On December 18, 2011, Orlovsky and the Colts won their first game of the season (after starting 0–13) against the Titans. This was Orlovsky's first official win as a starter in the NFL. On December 22, 2011, Orlovsky led the Colts on a 12-play, 78-yard drive in a comeback victory over the 10–4 Houston Texans with less than two minutes remaining in the game.
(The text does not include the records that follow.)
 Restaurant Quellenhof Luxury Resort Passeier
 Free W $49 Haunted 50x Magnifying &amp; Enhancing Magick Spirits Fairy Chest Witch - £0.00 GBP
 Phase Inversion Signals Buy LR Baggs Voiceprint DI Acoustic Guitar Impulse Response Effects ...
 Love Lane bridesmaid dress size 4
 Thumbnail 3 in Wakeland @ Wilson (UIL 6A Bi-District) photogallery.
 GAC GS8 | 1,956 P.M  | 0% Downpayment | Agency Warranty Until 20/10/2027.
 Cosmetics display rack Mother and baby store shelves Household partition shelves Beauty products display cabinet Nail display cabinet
===Tampa Bay Buccaneers===
On March 15, 2012, the Tampa Bay Buccaneers signed Orlovsky to a two-year contract. On April 4, 2013, Orlovsky was cut by the Buccaneers. On April 8, 2013, four days after being cut, Orlovsky re-signed with the Buccaneers.
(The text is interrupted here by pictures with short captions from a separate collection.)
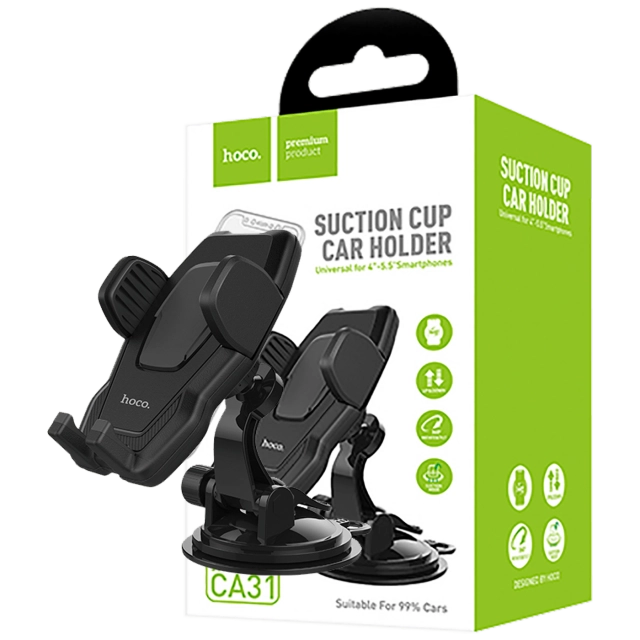 hoco. Auto držač za mobilne uređaje - CA31 Cool Run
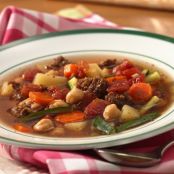 Easy Italian Sausage Vegetable Soup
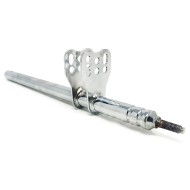 Piantone Sterzo MINI 60cc - 420mm - IPK - Praga - Formula K - OK1 - MINI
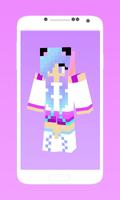 Aphmau skins for minecraft pe screenshot 2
===Detroit Lions (second stint)===
On April 2, 2014, the Lions signed Orlovsky as their backup quarterback to Matthew Stafford. On March 2, 2015, the Lions re-signed Orlovsky to a one-year contract. In a game against the Cardinals, Orlovsky came in for a struggling Stafford, and threw for 191 yards, a touchdown, and an interception.
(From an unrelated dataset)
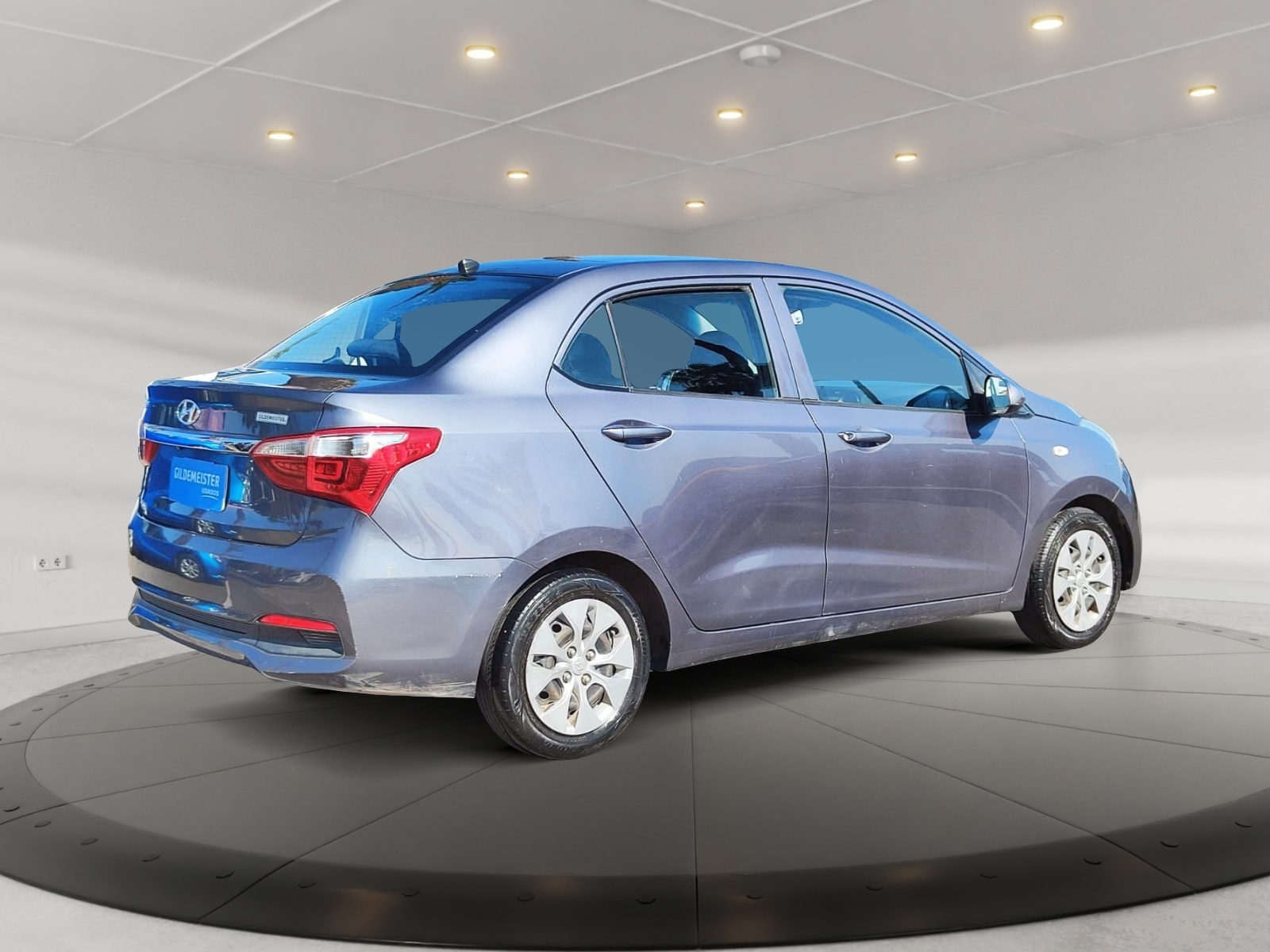 Hyundai GRAND I-10 2018 - Imagen 4 de 12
On March 11, 2016, the Lions re-signed Orlovsky as their primary backup quarterback to Stafford.

===Los Angeles Rams===
On July 20, 2017, Orlovsky signed with the Los Angeles Rams. He was released by the Rams on September 2.

Orlovsky announced his retirement from football on October 11, 2017.

==Career statistics==

===NFL===

| Year | Team | Games |  |  | Passing |  |  |  |  |  |  |  |  |  |
| GP | GS | Record | Comp | Att | Pct | Yds | Avg | TD | Int | Sck | SckY | Rate |
| 2005 | DET | 2 | 0 | – | 7 | 17 | 41.2 | 63 | 3.7 | 0 | 0 | 1 | 3 | 51.8 |
| 2006 | DET | 0 | 0 | – | DNP |  |  |  |  |  |  |  |  |  |
| 2007 | DET | 0 | 0 | – | DNP |  |  |  |  |  |  |  |  |  |
| 2008 | DET | 10 | 7 | 0–7 | 143 | 255 | 56.1 | 1,616 | 6.3 | 8 | 8 | 14 | 95 | 72.6 |
| 2009 | HOU | 0 | 0 | – | DNP |  |  |  |  |  |  |  |  |  |
| 2010 | HOU | 1 | 0 | – | 0 | 0 | 0 | 0 | 0 | 0 | 0 | 0 | 0 | 0 |
| 2011 | IND | 8 | 5 | 2–3 | 122 | 193 | 63.2 | 1,201 | 6.2 | 6 | 4 | 14 | 84 | 82.4 |
| 2012 | TB | 1 | 0 | – | 4 | 7 | 57.1 | 51 | 7.3 | 0 | 0 | 0 | 0 | 80.1 |
| 2013 | TB | 2 | 0 | – | 0 | 0 | 0 | 0 | 0 | 0 | 0 | 0 | 0 | 0 |
| 2014 | DET | 0 | 0 | – | DNP |  |  |  |  |  |  |  |  |  |
| 2015 | DET | 2 | 0 | – | 22 | 40 | 55.0 | 201 | 5.0 | 1 | 1 | 0 | 0 | 66.8 |
| 2016 | DET | 0 | 0 | – | DNP |  |  |  |  |  |  |  |  |  |
| Career |  | 26 | 12 | 2–10 | 298 | 512 | 58.2 | 3,132 | 6.1 | 15 | 13 | 29 | 182 | 75.3 |

===College===

Year: Team; Games; Passing; Rushing
GP: GS; Record; Cmp; Att; Pct; Yds; Y/A; TD; Int; Rtg; Att; Yds; Avg; TD
2001: Connecticut; 10; 6; 1–5; 128; 269; 47.6; 1,379; 5.1; 9; 11; 93.5; 31; –117; –3.8; 2
2002: Connecticut; 12; 12; 6–6; 221; 366; 60.4; 2,488; 6.8; 19; 11; 128.6; 50; –86; –1.7; 4
2003: Connecticut; 12; 12; 9–3; 279; 475; 58.7; 3,485; 7.3; 33; 14; 137.4; 30; –41; –1.4; 0
2004: Connecticut; 12; 12; 8–4; 288; 457; 63.0; 3,354; 7.3; 23; 15; 134.7; 32; –41; –1.3; 0
Career: 46; 42; 24–18; 916; 1,567; 58.5; 10,706; 6.8; 84; 51; 127.0; 143; –285; –2.0; 6

==Post-playing career==
In 2018, Orlovsky joined ESPN as an analyst. On May 18, 2022, Orlovsky joined the #2 ESPN NFL crew with Steve Levy and Louis Riddick Jr., replacing Brian Griese.

On July 7, 2025, Orlovsky agreed to a multi-year contract extension with ESPN.

==Personal life==
Orlovsky is Christian. He is married to Tiffany Orlovsky and they have four children together. One of his sons, Madden, who is autistic, went viral for designing studio graphics and making a brief appearance on NFL Live on April 2, 2025, garnering hundreds of messages of support from around the sports world.